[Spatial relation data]

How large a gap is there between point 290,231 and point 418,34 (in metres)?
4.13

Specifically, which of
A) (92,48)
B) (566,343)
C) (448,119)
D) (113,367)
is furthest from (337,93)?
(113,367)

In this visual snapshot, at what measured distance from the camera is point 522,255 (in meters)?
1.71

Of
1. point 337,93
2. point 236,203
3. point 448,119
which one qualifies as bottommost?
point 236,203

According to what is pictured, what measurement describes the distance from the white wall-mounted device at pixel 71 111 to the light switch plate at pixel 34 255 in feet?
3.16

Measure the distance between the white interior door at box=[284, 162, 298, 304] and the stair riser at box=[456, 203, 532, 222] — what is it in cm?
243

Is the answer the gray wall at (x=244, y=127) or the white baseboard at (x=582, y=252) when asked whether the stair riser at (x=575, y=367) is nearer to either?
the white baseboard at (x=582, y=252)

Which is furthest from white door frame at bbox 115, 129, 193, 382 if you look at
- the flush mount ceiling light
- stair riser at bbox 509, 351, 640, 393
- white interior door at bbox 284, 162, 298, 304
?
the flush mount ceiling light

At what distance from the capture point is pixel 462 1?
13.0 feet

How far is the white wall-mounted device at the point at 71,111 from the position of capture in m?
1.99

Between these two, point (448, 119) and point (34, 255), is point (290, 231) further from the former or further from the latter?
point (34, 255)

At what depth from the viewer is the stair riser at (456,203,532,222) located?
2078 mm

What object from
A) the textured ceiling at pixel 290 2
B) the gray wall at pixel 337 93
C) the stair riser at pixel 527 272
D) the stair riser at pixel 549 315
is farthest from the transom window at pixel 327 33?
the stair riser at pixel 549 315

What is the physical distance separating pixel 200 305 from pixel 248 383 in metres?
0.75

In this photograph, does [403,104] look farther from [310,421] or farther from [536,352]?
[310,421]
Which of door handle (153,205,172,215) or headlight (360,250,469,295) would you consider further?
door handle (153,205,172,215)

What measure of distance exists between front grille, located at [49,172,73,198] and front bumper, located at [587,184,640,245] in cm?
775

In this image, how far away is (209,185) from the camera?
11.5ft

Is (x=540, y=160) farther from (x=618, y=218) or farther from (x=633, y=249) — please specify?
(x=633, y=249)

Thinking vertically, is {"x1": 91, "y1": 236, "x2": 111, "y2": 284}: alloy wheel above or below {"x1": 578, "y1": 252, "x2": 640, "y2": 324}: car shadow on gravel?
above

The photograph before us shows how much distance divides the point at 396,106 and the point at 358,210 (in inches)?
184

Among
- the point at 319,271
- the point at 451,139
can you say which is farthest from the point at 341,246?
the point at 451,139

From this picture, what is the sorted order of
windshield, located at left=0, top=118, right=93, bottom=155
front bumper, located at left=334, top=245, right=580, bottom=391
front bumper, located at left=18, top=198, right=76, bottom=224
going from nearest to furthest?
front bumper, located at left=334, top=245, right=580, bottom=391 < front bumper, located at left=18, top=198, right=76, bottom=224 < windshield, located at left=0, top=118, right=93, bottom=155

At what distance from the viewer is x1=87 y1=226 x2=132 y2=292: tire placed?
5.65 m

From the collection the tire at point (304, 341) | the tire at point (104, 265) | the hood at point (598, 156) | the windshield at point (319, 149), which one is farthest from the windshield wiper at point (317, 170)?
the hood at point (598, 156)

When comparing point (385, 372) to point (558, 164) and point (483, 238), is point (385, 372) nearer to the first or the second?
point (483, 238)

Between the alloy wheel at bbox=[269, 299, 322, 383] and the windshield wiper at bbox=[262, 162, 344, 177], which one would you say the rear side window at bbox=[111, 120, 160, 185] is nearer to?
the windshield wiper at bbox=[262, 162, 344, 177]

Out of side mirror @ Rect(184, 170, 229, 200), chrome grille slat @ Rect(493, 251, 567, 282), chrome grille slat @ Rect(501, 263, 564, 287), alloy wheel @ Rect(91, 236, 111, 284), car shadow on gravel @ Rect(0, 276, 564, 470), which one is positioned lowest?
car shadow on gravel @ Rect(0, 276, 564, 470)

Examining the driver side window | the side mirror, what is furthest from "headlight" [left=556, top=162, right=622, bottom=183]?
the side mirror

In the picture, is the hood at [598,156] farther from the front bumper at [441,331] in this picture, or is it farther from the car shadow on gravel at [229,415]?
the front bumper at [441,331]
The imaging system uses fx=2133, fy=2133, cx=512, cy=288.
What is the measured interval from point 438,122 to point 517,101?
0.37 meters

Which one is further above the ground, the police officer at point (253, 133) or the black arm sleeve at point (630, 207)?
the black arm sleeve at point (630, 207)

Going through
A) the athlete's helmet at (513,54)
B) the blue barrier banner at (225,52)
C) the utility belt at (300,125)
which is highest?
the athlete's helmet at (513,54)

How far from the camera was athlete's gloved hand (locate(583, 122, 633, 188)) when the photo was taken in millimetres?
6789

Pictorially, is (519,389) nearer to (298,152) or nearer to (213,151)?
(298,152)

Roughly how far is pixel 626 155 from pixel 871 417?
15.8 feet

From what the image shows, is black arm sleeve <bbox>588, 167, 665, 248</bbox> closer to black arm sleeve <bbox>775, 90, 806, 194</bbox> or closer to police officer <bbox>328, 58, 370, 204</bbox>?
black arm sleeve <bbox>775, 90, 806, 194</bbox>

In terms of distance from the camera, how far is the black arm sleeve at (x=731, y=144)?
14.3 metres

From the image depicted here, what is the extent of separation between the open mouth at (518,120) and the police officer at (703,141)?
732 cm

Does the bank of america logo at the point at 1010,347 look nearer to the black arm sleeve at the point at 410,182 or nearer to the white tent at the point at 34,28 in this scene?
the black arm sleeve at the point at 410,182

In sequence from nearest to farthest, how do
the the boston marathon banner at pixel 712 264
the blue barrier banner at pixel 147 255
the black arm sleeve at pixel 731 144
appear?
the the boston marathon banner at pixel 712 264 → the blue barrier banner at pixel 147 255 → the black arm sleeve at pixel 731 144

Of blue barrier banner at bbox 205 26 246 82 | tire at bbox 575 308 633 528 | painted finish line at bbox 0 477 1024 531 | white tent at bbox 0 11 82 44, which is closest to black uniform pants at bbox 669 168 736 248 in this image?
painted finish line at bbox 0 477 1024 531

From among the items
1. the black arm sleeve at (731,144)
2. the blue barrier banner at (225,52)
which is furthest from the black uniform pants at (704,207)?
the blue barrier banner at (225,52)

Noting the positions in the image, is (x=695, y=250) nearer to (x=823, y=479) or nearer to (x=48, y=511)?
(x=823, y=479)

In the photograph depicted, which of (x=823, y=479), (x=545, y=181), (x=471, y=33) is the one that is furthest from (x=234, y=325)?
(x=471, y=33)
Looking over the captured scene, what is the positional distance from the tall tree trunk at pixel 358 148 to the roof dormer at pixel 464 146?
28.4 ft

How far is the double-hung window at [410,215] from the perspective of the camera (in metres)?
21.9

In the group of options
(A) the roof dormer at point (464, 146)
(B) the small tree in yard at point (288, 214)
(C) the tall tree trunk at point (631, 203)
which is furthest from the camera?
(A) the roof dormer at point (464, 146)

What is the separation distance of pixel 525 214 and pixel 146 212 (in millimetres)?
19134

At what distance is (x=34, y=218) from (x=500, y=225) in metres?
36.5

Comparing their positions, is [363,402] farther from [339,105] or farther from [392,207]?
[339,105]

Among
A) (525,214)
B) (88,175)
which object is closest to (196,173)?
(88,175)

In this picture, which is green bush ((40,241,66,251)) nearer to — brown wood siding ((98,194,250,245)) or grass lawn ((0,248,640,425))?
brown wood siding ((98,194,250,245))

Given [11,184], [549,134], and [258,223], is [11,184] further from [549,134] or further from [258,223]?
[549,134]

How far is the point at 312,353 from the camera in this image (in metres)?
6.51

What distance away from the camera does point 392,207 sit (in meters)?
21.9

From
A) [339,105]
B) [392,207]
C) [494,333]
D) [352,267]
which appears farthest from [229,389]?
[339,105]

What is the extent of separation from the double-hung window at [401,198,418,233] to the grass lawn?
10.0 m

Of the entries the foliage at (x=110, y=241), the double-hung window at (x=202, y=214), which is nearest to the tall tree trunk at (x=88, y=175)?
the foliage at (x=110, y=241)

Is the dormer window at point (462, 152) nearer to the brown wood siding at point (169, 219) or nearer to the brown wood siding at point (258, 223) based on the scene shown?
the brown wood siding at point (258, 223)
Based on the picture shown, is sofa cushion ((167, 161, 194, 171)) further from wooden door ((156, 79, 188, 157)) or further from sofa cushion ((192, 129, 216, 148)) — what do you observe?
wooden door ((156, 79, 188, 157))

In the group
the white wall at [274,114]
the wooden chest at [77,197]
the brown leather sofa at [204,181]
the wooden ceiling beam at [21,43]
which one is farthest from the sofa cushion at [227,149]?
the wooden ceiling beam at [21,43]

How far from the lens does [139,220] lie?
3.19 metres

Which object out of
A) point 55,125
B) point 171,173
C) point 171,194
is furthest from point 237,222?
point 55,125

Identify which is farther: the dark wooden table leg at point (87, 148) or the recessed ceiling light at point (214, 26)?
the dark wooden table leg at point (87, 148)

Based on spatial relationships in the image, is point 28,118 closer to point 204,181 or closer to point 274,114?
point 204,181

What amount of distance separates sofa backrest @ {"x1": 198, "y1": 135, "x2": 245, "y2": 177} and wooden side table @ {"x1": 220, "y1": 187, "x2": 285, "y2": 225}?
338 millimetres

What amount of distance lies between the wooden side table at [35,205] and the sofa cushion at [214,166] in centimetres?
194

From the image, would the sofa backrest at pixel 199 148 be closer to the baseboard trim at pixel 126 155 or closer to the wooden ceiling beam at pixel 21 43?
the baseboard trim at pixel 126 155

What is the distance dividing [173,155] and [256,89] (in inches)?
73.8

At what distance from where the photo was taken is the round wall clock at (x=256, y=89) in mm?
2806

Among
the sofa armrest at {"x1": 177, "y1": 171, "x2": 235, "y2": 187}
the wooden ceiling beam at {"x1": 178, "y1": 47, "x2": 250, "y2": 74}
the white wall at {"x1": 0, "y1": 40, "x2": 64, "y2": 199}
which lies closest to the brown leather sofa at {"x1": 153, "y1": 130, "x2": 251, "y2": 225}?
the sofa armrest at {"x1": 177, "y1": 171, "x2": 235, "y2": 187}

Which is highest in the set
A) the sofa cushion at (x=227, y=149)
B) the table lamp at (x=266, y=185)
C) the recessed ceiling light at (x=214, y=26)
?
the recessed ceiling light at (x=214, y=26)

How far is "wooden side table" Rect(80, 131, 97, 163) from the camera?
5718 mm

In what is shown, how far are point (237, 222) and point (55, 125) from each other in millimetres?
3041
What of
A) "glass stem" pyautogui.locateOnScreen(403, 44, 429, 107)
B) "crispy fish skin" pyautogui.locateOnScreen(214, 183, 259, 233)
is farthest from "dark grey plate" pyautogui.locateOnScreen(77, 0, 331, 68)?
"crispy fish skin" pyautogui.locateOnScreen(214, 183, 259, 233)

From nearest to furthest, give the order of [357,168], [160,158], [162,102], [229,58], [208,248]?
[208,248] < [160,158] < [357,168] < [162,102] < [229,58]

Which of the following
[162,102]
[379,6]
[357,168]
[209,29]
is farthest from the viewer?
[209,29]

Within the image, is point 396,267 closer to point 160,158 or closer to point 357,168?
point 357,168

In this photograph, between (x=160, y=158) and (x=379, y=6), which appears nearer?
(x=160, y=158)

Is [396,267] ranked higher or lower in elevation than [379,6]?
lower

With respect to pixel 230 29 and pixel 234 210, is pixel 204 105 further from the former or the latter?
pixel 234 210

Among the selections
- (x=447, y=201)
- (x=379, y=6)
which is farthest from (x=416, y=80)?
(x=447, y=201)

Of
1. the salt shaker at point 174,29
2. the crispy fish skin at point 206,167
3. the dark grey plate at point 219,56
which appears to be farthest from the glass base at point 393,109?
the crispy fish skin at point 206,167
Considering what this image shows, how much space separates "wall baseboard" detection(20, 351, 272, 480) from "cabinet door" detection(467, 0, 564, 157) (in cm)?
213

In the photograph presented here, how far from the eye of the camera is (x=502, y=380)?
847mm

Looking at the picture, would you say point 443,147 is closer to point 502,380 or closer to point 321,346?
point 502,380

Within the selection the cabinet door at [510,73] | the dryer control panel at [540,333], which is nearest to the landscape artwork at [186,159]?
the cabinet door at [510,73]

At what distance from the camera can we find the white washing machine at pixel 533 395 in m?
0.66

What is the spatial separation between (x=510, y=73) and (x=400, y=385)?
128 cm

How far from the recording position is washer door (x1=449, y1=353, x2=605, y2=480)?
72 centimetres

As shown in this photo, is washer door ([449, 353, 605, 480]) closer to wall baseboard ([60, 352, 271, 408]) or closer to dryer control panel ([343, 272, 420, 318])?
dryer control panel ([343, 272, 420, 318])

Exercise task
Copy out the lines of the items above, starting at the line containing "Based on the picture" and ending with the line containing "3.19 metres", both lines included.

Task solution
Based on the picture shown, is sofa cushion ((167, 161, 194, 171)) further from wooden door ((156, 79, 188, 157)) or further from sofa cushion ((192, 129, 216, 148)) — what do you observe?
wooden door ((156, 79, 188, 157))

In the group
the white wall at [274,114]
the wooden chest at [77,197]
the brown leather sofa at [204,181]
the wooden ceiling beam at [21,43]
which one is farthest from the sofa cushion at [227,149]?
the wooden ceiling beam at [21,43]

How far from the lens does [139,220] lie?
3.19 metres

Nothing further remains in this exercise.